The long approach road is actually the old runway; and as you round the corner at the end of the runway entrance, the first thing to meet the eye is a line up of planes used by the Great Helmsman, Chairman Mao himself. There’s a Li-2 used by him in June 1956, an Ilyushin IL-14 used by Mao on 23 occasions in 1957-8, and an IL-18 he used on July 21 1967 – his last ever plane ride when he flew from Wuhan to Shanghai.

Turning left, one is then faced with a number of military planes such as Tu-2, Tu-4 and B-6 strategic bombers, a converted DC-8, an electronic jamming plane HG-5, an SH-5 water reconnaissance and anti-submarine aircraft and so on. Beautiful!

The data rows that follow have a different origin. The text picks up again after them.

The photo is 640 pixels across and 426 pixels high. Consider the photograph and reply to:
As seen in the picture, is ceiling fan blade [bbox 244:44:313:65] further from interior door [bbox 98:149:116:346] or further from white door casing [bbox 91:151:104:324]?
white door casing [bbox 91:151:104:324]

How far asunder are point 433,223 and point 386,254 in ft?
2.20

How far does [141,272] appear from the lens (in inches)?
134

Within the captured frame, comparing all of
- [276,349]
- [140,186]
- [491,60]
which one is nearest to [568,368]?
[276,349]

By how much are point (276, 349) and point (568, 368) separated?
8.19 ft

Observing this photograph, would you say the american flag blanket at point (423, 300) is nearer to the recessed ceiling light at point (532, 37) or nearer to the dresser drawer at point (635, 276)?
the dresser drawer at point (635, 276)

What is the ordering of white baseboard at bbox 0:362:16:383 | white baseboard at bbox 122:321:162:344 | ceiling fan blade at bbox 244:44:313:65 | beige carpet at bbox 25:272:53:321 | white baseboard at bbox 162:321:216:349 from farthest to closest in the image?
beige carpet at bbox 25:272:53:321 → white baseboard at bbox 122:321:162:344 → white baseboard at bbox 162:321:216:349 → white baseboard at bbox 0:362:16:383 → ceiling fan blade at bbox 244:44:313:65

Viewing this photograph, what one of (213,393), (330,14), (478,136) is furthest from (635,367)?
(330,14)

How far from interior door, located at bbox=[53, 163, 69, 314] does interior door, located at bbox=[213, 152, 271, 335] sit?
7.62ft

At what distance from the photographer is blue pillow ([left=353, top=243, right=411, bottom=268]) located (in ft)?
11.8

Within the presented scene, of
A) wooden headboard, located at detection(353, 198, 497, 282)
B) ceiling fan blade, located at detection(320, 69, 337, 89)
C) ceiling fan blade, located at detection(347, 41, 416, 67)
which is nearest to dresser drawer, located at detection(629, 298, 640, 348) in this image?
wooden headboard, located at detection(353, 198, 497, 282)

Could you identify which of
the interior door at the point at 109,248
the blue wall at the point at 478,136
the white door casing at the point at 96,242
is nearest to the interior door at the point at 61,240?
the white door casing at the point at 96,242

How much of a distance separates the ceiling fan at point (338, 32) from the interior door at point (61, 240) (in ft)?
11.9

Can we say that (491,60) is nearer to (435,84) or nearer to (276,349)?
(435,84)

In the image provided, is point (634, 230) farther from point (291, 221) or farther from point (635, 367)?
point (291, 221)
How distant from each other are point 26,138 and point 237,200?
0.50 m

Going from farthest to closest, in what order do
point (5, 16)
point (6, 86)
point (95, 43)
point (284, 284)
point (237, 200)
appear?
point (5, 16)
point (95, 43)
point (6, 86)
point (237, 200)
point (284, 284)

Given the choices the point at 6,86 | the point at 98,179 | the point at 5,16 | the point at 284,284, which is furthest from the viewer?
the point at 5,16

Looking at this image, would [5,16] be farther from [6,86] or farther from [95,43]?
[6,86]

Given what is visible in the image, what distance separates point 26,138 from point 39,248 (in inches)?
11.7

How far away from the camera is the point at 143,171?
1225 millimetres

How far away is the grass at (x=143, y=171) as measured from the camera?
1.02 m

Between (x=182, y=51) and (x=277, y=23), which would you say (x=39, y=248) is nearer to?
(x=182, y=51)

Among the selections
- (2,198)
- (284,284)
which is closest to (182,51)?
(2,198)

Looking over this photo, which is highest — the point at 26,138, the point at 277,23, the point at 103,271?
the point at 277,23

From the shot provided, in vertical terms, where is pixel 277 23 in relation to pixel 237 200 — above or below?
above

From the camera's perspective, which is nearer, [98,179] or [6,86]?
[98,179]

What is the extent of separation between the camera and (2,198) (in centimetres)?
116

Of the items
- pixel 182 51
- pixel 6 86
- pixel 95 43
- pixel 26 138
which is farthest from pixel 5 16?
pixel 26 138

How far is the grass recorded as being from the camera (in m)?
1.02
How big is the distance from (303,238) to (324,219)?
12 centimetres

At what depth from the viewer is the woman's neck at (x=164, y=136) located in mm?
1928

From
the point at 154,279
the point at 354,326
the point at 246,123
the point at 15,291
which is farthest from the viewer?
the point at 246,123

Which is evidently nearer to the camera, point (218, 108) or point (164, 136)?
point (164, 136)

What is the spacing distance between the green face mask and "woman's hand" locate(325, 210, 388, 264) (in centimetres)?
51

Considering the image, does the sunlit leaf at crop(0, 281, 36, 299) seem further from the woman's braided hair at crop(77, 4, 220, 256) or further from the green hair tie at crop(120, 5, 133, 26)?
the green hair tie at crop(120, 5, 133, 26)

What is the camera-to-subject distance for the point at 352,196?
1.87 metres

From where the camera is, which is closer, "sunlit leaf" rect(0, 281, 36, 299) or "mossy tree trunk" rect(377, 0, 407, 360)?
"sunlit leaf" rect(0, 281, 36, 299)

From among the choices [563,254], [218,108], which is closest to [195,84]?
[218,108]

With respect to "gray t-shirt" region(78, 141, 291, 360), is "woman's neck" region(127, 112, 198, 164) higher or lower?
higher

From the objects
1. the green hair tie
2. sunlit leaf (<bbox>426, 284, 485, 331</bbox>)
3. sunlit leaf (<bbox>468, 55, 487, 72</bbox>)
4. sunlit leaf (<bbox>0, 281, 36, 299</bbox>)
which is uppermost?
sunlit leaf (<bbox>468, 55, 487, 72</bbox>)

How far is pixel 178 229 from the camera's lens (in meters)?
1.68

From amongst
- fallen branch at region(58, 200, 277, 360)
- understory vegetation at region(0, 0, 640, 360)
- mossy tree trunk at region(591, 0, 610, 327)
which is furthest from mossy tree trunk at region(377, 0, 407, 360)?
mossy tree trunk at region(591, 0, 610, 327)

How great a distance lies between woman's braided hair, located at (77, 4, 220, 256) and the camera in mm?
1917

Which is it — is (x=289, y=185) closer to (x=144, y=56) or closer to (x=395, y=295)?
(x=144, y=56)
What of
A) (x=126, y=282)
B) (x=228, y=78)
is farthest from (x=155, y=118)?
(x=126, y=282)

Across the so-called Hero Avenue, is a display of fighter and attack aircraft such as F-5s, F-6s, F-7s, F-8s, A-5s … while if you keep on walking, you end up at the end of Hero Avenue at the ‘Integrated Hall’, which was opened in 2011. This was built to showcase the history of China’s Air Force, and along with numerous aircraft and weapons, there are also almost 2000 photographs, cultural relics, sand table exhibits, and audio and video tablets.

But what’s this? Looking over into the distance, is an aircraft graveyard where old planes have been parked, hopefully awaiting the time they will be refurbished to look as good as new.

Meanwhile there’s a collection of helicopters,

radar equipment,

antiaircraft artillery,

ground-to-air missiles, not to mention a row of over 50 Shenyang F-5 (MIG-type) fighter jets. If you ever wondered where Chinese MIGs go to rest in peace, you need wonder no more!

And then of course there’s yet another part of the museum that is located inside a cave that extends for some 600 metres into the side of Datang Mountain. This long U-shaped cavern, which takes up 5 acres, was originally part of the tunnels and underground bunker system of Shahezhen Airbase, and is now filled with row upon row of yet more planes and exhibits including the Y-5 which was used to scatter Premier Zhou Enlai’s ashes on 15th January 1976.

Entrance to all three museums is free, though you do have to show IDs before you are allowed in.